Work instruction A :: In the piece on Midge Daniels, who played Midge?
Work instruction B :: Please list the female characters that the piece on Midge Daniels says got the full head-to-toe shot when entering scenes.
Work instruction C :: Carry on the piece on Midge Daniels from its last sentence.

Selected excerpt ::
-=-=-

You wouldn’t think so, but doing a retrospective of Don Draper’s S1 girlfriend (“mistress” doesn’t quite seem to apply) Midge Daniels (played by Rosemarie DeWitt) was much harder than we thought it was going to be, partially because she’s not in that many scenes and partially because, unlike a lot of the other female characters, her clothes aren’t really that important to her. And besides, most of her scenes were just before or just after sex with Don, which means she was partially dressed in a lot of them. Besides, compared to most of the other female characters, she was pretty much a cipher. We knew virtually nothing about her except that she was a beatnik, living far outside the norm for her time.
We originally thought of doing a combination Midge/Suzanne post, to compare the two Boho chicks with each other, but that didn’t quite work either. For one, Suzanne essentially had one outfit in different prints or colors, and for another, she wasn’t nearly as Bohemian as people tend to think. Her style was very much that of a suburban elementary school teacher. Cute little cotton dresses and that’s about it.
So we dropped the Suzannne idea at the last minute and decided to focus on Midge. Right off the bat, there’s an issue. Because she wasn’t about ensembles the way a lot of the other females are, there aren’t many shots depicting her whole outfit. Joan, Betty, Bobbie, Rachel and even Peggy all got the full shot – from head to toe – when they enter scenes. The director wants you to see their clothes because they’re gorgeous and because they instantly place you in the period.

-=-=-

Data for review ::
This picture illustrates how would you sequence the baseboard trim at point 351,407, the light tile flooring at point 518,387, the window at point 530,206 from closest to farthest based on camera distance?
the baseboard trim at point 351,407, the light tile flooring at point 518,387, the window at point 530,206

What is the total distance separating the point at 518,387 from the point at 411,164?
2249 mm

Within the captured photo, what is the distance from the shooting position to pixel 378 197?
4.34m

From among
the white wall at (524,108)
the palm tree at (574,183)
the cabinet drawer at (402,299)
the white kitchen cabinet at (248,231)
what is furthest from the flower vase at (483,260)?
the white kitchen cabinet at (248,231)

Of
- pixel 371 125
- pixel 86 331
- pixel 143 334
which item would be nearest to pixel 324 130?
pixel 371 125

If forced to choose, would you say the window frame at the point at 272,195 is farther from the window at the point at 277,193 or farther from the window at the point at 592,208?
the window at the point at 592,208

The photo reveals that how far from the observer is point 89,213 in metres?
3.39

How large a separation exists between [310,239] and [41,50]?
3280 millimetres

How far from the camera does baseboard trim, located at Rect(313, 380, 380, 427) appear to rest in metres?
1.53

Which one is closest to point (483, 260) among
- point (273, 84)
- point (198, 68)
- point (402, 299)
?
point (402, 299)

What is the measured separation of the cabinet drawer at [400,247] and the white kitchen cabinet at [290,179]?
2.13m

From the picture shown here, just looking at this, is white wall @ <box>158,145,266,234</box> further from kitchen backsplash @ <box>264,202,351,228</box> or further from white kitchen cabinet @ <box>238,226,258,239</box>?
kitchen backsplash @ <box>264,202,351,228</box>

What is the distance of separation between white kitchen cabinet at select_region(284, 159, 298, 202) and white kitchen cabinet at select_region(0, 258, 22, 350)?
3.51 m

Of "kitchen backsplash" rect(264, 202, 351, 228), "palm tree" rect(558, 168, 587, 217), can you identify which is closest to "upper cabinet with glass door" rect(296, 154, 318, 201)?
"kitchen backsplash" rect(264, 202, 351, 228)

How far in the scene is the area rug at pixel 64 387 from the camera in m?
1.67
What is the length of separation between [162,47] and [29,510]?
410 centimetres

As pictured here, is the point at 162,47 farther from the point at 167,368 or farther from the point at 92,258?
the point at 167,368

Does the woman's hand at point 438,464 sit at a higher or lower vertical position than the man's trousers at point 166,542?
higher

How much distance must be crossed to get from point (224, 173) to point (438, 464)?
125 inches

-=-=-

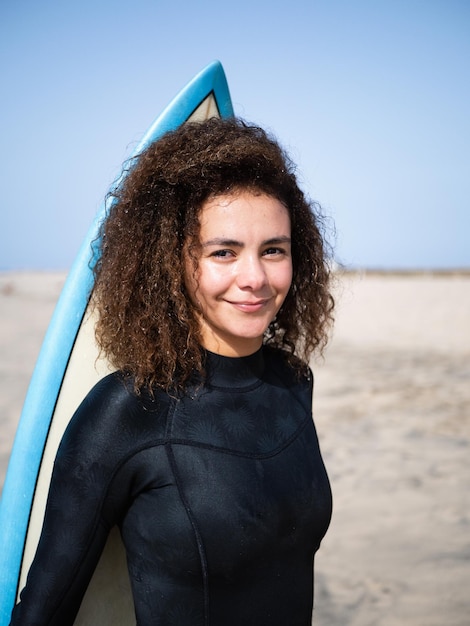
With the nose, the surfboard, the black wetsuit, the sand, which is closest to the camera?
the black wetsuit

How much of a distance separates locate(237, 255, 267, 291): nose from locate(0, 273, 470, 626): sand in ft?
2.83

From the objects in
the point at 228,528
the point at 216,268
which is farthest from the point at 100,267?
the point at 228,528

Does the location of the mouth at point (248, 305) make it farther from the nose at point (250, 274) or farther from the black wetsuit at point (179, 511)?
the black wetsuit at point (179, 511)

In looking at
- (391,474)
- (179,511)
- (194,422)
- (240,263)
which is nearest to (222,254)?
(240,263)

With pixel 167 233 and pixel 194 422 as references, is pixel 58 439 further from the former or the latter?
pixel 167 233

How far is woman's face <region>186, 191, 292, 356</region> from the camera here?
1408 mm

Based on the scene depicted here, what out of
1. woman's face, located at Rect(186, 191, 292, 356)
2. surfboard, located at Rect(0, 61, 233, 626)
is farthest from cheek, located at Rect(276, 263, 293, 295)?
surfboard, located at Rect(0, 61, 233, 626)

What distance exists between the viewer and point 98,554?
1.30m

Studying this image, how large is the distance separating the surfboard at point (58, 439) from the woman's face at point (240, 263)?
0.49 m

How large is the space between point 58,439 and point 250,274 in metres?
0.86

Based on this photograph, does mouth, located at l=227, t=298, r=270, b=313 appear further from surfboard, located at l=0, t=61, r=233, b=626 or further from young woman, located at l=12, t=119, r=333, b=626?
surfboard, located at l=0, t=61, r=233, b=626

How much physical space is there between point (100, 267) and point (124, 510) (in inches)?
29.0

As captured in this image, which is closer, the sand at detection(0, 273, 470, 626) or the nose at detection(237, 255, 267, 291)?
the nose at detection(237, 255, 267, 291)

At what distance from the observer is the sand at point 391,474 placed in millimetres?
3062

-=-=-

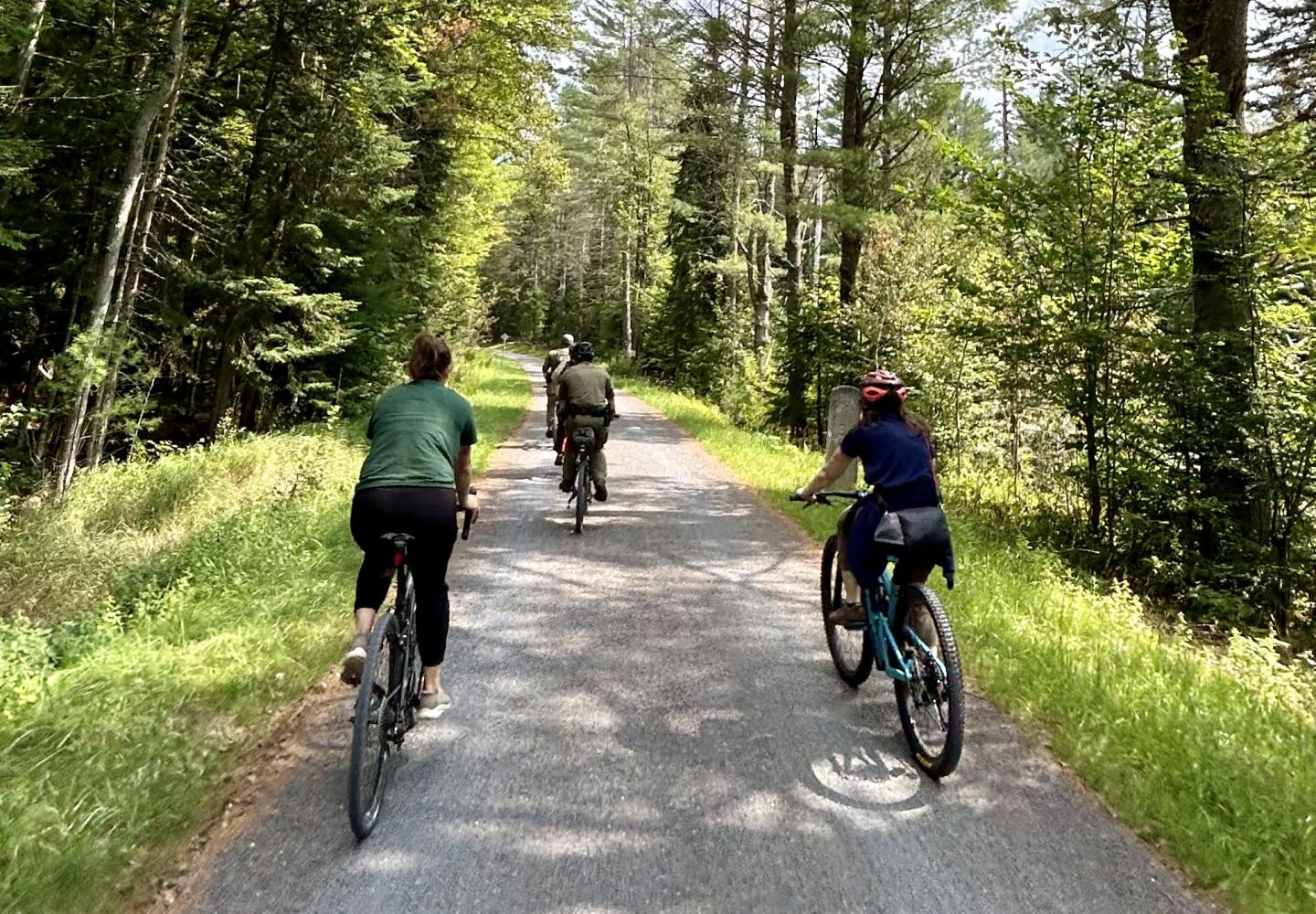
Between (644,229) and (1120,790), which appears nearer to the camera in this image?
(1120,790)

-=-=-

Written answer A :: Rosemarie DeWitt

Written answer B :: Joan, Betty, Bobbie, Rachel, Peggy

Written answer C ::
The “problem” with Midge is, her clothes don’t really do that because she was a Village beatnik of the period, which means her clothes were for the most part, very modern. A woman in 2010 could wear almost anything she wore and not look dated.
To our way of thinking, history has placed too much importance on the hippies and not enough on their older cousins, the beatniks. There wouldn’t have been hippies without the beatniks coming first. They were leading the charge against the dominant paradigm at a time when doing so was far more daring than it would be as little as ten years later. Women, gays and African-Americans had value and standing in the beatnik community (although they weren’t always treated well), which makes them so forward-thinking it’s almost mind-boggling.
This is all a long way of saying that, try as we might, we just couldn’t really get into the kind of analysis the previous Mad Style posts engaged in. Midge was a beatnik and completely unlike any other woman on the show. That’s all you needed to know about her and the clothes served to point that out again and again. Still, we think she’s a very important character in Season 1 and a dead-on representation of the time and place: Greenwich Village in 1960.
Here’s our introduction to Midge. Don shows up after spending the night in bars trying to come up with a pitch for Lucky Strike and failing. At this point, we don’t even know that Don is married, so we’re meant to assume that she’s just a girlfriend. We don’t meet Betty and the kids until the last minute or so of the episode, making everything we saw in the previous hour a little more shocking.
There’s little to say about this outfit. It’s very much of the time and place. A men’s shirt and a pair of capri pants was practically a beatnik chick uniform. Compare this to literally any other woman’s outfit on the show and you can see just how far outside the norm she is. She only occasionally wears a bra and never wears any of the other undergarments that were required of women of the time, no girdle and no stockings.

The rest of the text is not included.